[Collected data entries]
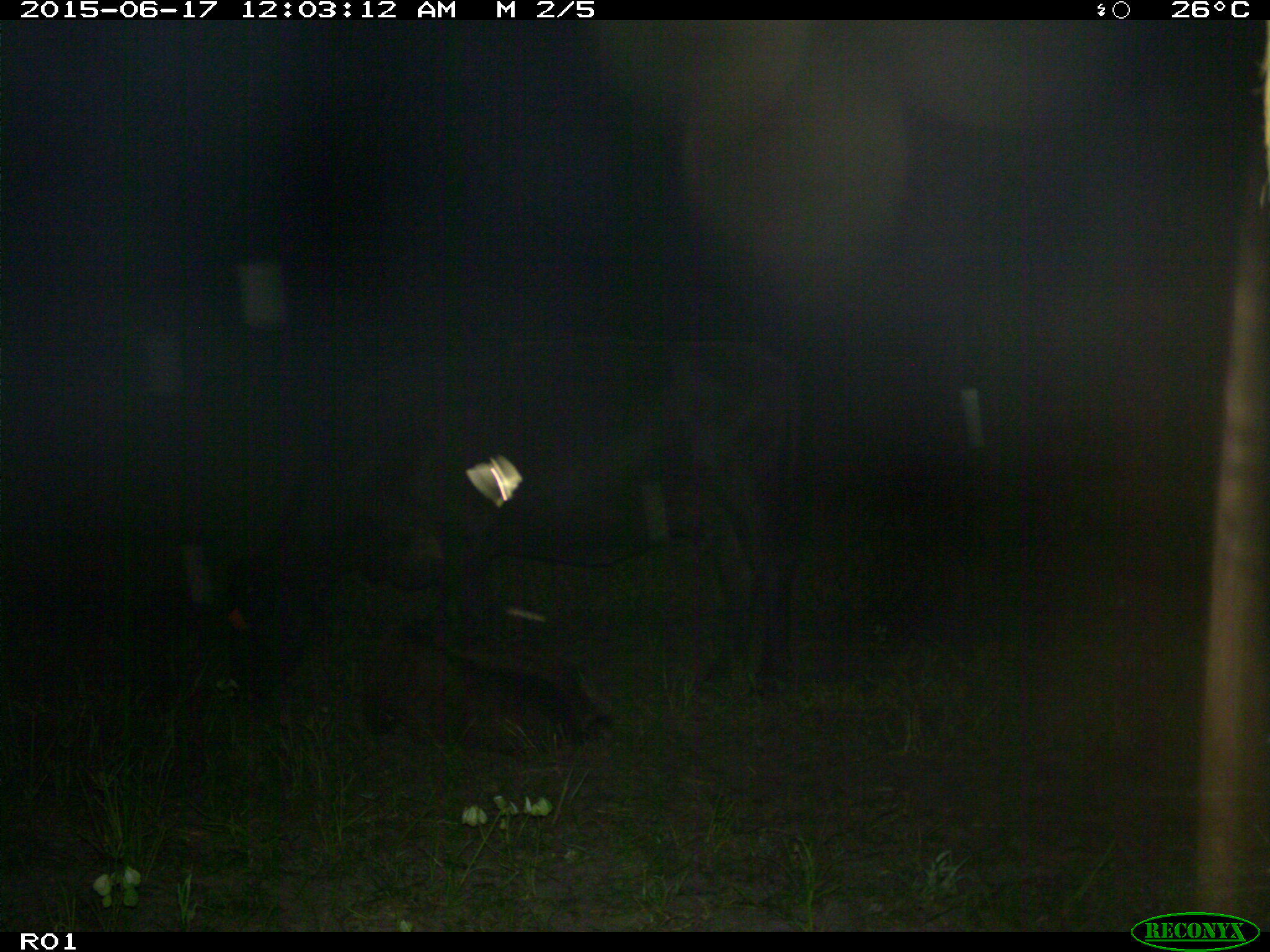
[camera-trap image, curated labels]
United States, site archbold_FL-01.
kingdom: Animalia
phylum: Chordata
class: Mammalia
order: Artiodactyla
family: Bovidae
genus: Bos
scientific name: Bos taurus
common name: domestic cow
Bos taurus (domestic cow).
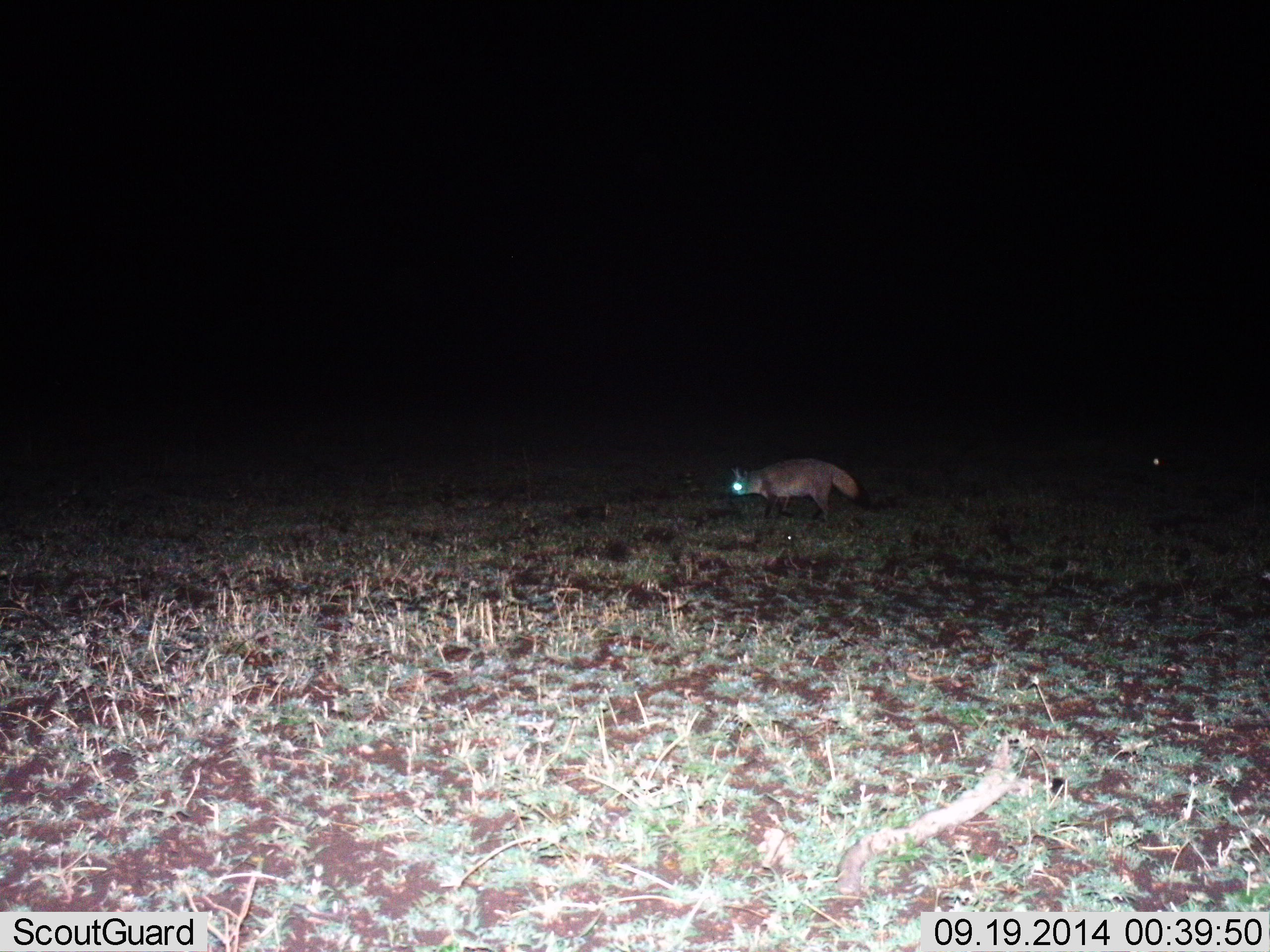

* **TASK TO COMPLETE**
With the pictures left out, copy exactly the lines from the one containing "United States, site archbold_FL-01." through the final line of the records above, both included.

* **EXPECTED ANSWER**
United States, site archbold_FL-01.
kingdom: Animalia
phylum: Chordata
class: Mammalia
order: Artiodactyla
family: Bovidae
genus: Bos
scientific name: Bos taurus
common name: domestic cow
Bos taurus (domestic cow).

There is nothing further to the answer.